At the time, Jacobsen did not know about the small army of undergraduates who contributed to the project, but she says that their involvement provides a powerful lesson for mentors and researchers. “Typically, our response as academics... is that the students who come to us have to be passionate about the research that they’re doing,” she says. “To have students that are passionate about a project not because of the research, but because of a person.... I think is really powerful.”
“I loved being a part of a group that came together to honor a loved one in that way,” Graysen Ortega, one of the students who contributed to the project, wrote in an e-mail to The Scientist. Saba Nafees, a student who spent an hour talking with Rodriguez about his research shortly before the accident that cost him his life, says that Rodriguez’s passion for his research not only inspired her to organize his memorial service, help connect people with the research effort, and recruit her friend Brown to the project, but also motivated her to work harder in her own research endeavors. The students who worked on the project told her “they all feel very uplifted and feel like they’re learning and contributing to something larger than life,” Nafees adds.

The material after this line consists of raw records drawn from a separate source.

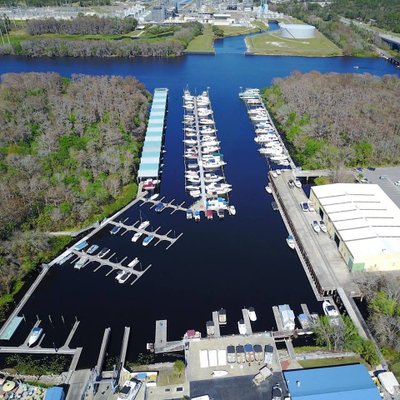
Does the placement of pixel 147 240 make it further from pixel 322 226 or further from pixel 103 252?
pixel 322 226

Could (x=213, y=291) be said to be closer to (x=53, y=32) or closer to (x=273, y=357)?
(x=273, y=357)

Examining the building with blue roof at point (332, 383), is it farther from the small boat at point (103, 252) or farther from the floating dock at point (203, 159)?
the floating dock at point (203, 159)

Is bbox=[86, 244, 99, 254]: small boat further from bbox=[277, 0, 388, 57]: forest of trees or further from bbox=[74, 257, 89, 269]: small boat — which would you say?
bbox=[277, 0, 388, 57]: forest of trees

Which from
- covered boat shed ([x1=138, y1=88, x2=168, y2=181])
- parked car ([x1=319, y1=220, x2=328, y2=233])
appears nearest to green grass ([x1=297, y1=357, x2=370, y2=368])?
parked car ([x1=319, y1=220, x2=328, y2=233])

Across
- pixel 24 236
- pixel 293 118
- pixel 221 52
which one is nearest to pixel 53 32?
pixel 221 52

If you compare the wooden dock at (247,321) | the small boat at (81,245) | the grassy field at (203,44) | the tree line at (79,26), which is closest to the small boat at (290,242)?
the wooden dock at (247,321)

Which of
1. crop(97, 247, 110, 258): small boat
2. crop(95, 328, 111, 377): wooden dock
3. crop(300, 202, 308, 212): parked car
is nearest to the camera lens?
crop(95, 328, 111, 377): wooden dock

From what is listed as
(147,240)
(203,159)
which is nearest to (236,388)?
(147,240)
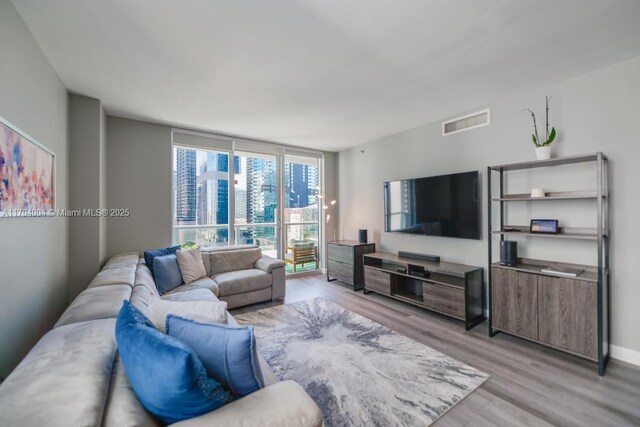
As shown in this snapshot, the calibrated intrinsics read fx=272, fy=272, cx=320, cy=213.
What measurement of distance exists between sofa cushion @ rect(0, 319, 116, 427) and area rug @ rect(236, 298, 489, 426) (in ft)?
4.43

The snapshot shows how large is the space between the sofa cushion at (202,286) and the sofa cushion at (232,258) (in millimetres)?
420

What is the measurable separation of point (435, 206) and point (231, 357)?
3283 mm

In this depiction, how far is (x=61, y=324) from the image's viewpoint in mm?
1413

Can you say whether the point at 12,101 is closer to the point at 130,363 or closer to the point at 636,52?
the point at 130,363

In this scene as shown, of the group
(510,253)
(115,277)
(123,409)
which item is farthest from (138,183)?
(510,253)

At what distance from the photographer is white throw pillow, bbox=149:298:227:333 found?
1.51 meters

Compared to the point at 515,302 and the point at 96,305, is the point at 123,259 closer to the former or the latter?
the point at 96,305

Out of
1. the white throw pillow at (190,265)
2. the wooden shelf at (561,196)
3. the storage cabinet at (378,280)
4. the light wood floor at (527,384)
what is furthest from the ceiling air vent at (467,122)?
the white throw pillow at (190,265)

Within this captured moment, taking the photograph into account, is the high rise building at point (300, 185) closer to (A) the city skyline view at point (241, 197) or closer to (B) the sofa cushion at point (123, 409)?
(A) the city skyline view at point (241, 197)

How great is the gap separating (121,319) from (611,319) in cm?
365

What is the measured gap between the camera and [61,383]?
0.86m

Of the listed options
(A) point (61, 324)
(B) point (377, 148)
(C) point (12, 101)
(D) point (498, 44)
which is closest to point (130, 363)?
(A) point (61, 324)

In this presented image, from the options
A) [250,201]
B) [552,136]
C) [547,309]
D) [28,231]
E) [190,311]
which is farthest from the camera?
[250,201]

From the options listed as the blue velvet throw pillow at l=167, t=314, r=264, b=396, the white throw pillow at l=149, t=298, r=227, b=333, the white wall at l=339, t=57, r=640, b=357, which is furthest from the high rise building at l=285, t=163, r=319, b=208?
the blue velvet throw pillow at l=167, t=314, r=264, b=396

“I see students inspiring one another,” says University of Portland professor Amelia Ahern-Rindell, the current president of the Council on Undergraduate Research. “I see them helping each other over hurdles.” She’s not surprised by the healing power of contributing to research in memory of a friend, but she still thinks “it’s just incredible that the students came together to support one another in this way.”
For Rodriguez’s family, it was “very humbling and very exciting” that his schoolmates took it upon themselves to finish the work he had started, his father says. The listing of Rodriguez as an author when the work is presented at conferences has also made him very proud.
The students’ tribute remembers a young man with a noticeable passion for education, science, and research. “He was just exclaiming with delight at the end of a weekend trip,” Schwilk says of Rodriguez. “He didn’t realize that there were so many unknowns and that there was so much mystery in science.”
Correction (June 4): This story has been updated from its original version to correctly reflect that Christopher Rodriguez conducted fieldwork in the Davis Mountains near Fort Davis, not the Franklin Mountains near El Paso. The Scientist regrets the error.